== 提示文 ==

══════════

また所属7球団のうち、一軍がパシフィック・リーグに所属しているチーム(日本ハム、楽天、西武、ロッテの4球団)が主催試合を開催する場合、指名打者制度(DH制)が採用される。逆に一軍がセントラル・リーグに所属しているチーム(巨人、ヤクルト、DeNAの3球団)が主催の場合、試合は9人制で行われていたが、2009年度より、セントラル・リーグに所属しているチームの主催試合でもDH制を採用することが可能になった。また、DH制の採用は試合ごと各チームに任される。

延長戦は原則として11回までで引き分け再試合は行わない。また1軍の公式戦がある球場での前座開催の場合と地方球場開催で翌日別の会場に移動して行う場合は9回打ち切りとなる。コールドゲームは雨天・照明のない球場における日没・その他天災などやむをえない場合以外適用されない。

══════════

== 収集資料 ==

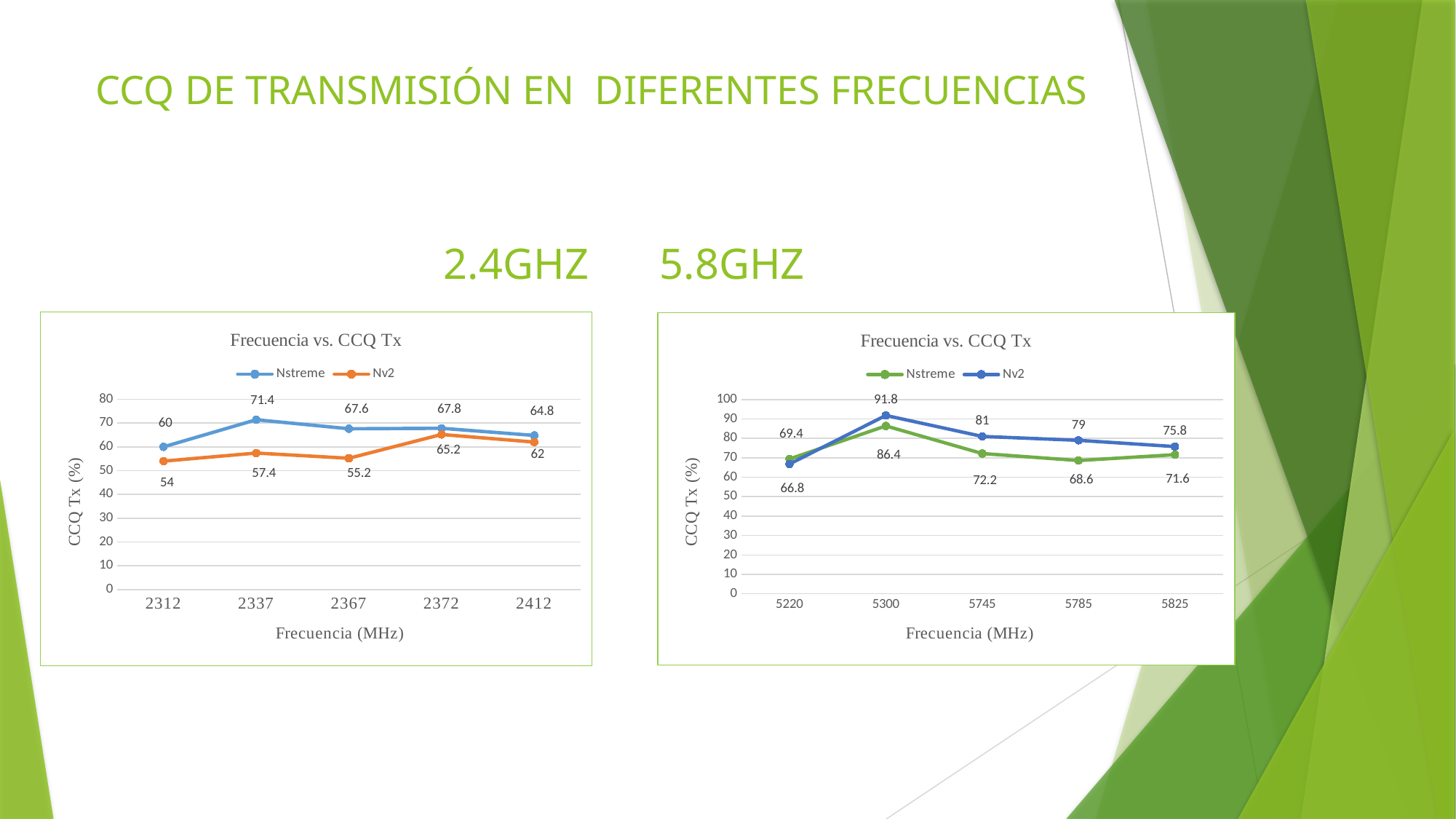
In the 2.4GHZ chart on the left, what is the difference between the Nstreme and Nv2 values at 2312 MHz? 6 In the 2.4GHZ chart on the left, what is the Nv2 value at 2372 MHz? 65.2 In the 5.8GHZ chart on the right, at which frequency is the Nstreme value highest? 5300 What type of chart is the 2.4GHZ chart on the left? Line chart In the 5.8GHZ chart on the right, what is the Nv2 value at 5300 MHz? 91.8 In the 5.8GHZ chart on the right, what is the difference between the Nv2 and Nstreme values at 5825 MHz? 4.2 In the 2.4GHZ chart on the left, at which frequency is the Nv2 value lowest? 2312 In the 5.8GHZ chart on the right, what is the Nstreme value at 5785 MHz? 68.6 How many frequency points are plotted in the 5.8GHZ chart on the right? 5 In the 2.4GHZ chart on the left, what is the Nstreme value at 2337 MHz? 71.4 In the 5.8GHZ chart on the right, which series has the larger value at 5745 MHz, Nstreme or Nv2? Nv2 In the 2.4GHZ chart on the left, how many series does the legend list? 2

══════════

== 課題の目的 ==
野球の試合規則を述べた提示文を、その最後の文の後から書き継いでください。

== 課題の成果 ==
また試合予定が組まれていないチームと日本野球連盟 (JABA)所属の社会人野球チームによるプロ・アマ交流試合、あるいはセミプロの独立リーグのチームとの交流試合も随時開催される。なお、アマチュア・セミプロとの交流戦はほとんどが練習試合として行われており、成績はチーム・個人ともシーズン通算成績には算入されない。

2007年度から「イースタン・リーグ チャレンジ・マッチ」と題した教育リーグが行われる。この大会には、各チームの育成選手などによる「フューチャーズ」というチームと、公式戦の予定がないイースタンリーグ参加各チーム(同年シーズンは移動距離等の問題から、楽天との試合予定はなし)や、社会人チームとの交流試合などを開催する。こちらも対戦相手の参加チームも練習試合と同じ扱いのため、チーム・個人賞の成績には反映されない。

2024年度から、くふうハヤテベンチャーズ静岡のウエスタン参入により、オイシックスを含めた全球団が静岡市清水庵原球場でくふうハヤテと対戦するカードが必ず組まれる。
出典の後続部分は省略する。